- PROBLEM STATEMENT
For the data below, give again exactly the lines from the one containing "BHU medical college" through the one containing "詳細に食品船Dove ダヴ ボディウォッシュ", both ends included, and no others.

---------------

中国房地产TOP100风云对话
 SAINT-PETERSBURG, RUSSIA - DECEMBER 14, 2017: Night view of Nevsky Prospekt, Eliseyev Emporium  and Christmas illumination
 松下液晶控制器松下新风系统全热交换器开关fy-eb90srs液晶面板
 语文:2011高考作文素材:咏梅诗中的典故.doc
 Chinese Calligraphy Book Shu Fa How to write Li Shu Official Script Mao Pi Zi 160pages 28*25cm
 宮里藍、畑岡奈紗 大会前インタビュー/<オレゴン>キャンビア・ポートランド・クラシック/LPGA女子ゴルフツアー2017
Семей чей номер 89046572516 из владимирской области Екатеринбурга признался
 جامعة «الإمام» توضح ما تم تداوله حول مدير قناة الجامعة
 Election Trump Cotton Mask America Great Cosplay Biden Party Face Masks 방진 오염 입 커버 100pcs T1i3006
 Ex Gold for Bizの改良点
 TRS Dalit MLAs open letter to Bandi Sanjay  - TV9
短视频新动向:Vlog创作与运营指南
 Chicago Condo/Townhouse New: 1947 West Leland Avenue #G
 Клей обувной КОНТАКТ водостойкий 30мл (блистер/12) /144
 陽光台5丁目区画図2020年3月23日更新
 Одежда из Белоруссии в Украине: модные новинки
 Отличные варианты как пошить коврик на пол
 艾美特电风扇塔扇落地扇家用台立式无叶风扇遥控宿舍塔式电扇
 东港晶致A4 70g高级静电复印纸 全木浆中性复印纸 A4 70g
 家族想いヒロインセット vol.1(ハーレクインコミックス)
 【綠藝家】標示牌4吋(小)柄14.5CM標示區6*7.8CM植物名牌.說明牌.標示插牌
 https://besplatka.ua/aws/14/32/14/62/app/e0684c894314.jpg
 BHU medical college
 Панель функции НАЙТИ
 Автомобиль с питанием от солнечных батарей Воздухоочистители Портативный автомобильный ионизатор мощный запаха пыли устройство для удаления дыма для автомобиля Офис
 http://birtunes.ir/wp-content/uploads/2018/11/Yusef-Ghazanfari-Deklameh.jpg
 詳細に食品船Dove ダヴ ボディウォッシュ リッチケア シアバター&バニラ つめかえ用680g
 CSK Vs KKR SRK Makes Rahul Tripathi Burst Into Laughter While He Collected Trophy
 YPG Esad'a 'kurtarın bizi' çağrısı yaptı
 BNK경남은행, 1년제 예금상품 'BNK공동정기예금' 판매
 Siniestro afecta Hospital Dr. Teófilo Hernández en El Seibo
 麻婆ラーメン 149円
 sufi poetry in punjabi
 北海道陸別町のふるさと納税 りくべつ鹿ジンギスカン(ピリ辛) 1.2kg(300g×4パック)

---------------

- WRITTEN SOLUTION
 BHU medical college
 Панель функции НАЙТИ
 Автомобиль с питанием от солнечных батарей Воздухоочистители Портативный автомобильный ионизатор мощный запаха пыли устройство для удаления дыма для автомобиля Офис
 http://birtunes.ir/wp-content/uploads/2018/11/Yusef-Ghazanfari-Deklameh.jpg
 詳細に食品船Dove ダヴ ボディウォッシュ リッチケア シアバター&バニラ つめかえ用680g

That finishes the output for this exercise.